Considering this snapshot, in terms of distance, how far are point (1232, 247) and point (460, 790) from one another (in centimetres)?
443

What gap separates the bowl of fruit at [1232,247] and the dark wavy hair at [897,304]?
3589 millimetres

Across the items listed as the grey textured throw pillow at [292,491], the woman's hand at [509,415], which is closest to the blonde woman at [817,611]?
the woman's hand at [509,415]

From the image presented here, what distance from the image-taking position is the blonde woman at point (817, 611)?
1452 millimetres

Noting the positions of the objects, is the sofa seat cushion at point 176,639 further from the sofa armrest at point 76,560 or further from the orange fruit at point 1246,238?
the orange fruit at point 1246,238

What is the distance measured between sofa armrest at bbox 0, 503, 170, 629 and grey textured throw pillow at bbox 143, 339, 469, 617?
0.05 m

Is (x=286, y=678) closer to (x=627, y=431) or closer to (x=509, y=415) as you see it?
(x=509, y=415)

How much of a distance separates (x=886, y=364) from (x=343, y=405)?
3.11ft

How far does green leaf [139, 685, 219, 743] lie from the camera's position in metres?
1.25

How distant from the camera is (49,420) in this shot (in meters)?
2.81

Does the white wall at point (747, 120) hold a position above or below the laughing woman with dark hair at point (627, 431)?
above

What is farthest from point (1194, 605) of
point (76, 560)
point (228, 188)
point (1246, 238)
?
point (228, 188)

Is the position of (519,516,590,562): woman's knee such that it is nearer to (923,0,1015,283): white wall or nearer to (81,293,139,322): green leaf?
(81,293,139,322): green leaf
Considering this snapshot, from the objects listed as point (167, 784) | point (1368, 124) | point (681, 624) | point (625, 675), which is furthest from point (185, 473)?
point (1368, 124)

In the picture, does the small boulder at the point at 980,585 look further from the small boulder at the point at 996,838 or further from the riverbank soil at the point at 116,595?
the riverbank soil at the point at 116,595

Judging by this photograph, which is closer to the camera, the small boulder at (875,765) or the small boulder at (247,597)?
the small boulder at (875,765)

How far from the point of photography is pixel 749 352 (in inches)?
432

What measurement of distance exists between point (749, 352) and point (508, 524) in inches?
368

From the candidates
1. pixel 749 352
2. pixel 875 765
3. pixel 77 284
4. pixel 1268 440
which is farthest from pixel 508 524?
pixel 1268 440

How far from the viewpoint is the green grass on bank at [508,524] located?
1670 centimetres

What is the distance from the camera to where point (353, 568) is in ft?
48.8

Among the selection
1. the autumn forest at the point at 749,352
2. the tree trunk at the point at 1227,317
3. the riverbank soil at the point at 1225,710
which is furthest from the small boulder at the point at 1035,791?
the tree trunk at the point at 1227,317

⁂

## What you have to do
Can you set out every line of the items above as one numbered list, leaving out the blank lines?

## Task response
1. Considering this snapshot, in terms of distance, how far are point (1232, 247) and point (460, 790) from one another (in centimetres)?
2. 443
3. What gap separates the bowl of fruit at [1232,247] and the dark wavy hair at [897,304]?
4. 3589 millimetres
5. Across the items listed as the grey textured throw pillow at [292,491], the woman's hand at [509,415], which is closest to the blonde woman at [817,611]?
6. the woman's hand at [509,415]
7. From the image presented here, what distance from the image-taking position is the blonde woman at point (817, 611)?
8. 1452 millimetres
9. Noting the positions of the objects, is the sofa seat cushion at point 176,639 further from the sofa armrest at point 76,560 or further from the orange fruit at point 1246,238?
10. the orange fruit at point 1246,238
11. What is the distance measured between sofa armrest at bbox 0, 503, 170, 629 and grey textured throw pillow at bbox 143, 339, 469, 617?
12. 0.05 m
13. Is (x=286, y=678) closer to (x=627, y=431) or closer to (x=509, y=415) as you see it?
14. (x=509, y=415)
15. How much of a distance separates (x=886, y=364) from (x=343, y=405)?
16. 3.11ft
17. How far does green leaf [139, 685, 219, 743] lie from the camera's position in metres?
18. 1.25
19. How distant from the camera is (49,420) in this shot (in meters)?
20. 2.81
21. Does the white wall at point (747, 120) hold a position above or below the laughing woman with dark hair at point (627, 431)?
22. above
23. What is farthest from point (1194, 605) of
24. point (76, 560)
25. point (228, 188)
26. point (1246, 238)
27. ?
28. point (228, 188)
29. Is the position of (519,516,590,562): woman's knee such that it is nearer to (923,0,1015,283): white wall or nearer to (81,293,139,322): green leaf?
30. (81,293,139,322): green leaf
31. Considering this snapshot, from the objects listed as point (167, 784) | point (1368, 124) | point (681, 624) | point (625, 675), which is furthest from point (185, 473)?
32. point (1368, 124)
33. In the picture, does the small boulder at the point at 980,585 look further from the small boulder at the point at 996,838 or further from the riverbank soil at the point at 116,595?
34. the riverbank soil at the point at 116,595
35. Judging by this photograph, which is closer to the camera, the small boulder at (875,765) or the small boulder at (247,597)?
36. the small boulder at (875,765)
37. How far from the point of photography is pixel 749 352 (in inches)?
38. 432
39. What measurement of distance exists between point (749, 352) and point (508, 524) in inches?
40. 368
41. From the candidates
42. 1. pixel 749 352
43. 2. pixel 875 765
44. 3. pixel 77 284
45. 4. pixel 1268 440
46. which is farthest from pixel 508 524?
47. pixel 1268 440
48. How far from the viewpoint is the green grass on bank at [508,524] located?
49. 1670 centimetres
50. What is the distance from the camera to where point (353, 568) is in ft?
51. 48.8
52. Among the selection
53. 1. the autumn forest at the point at 749,352
54. 2. the tree trunk at the point at 1227,317
55. 3. the riverbank soil at the point at 1225,710
56. which is furthest from the small boulder at the point at 1035,791?
57. the tree trunk at the point at 1227,317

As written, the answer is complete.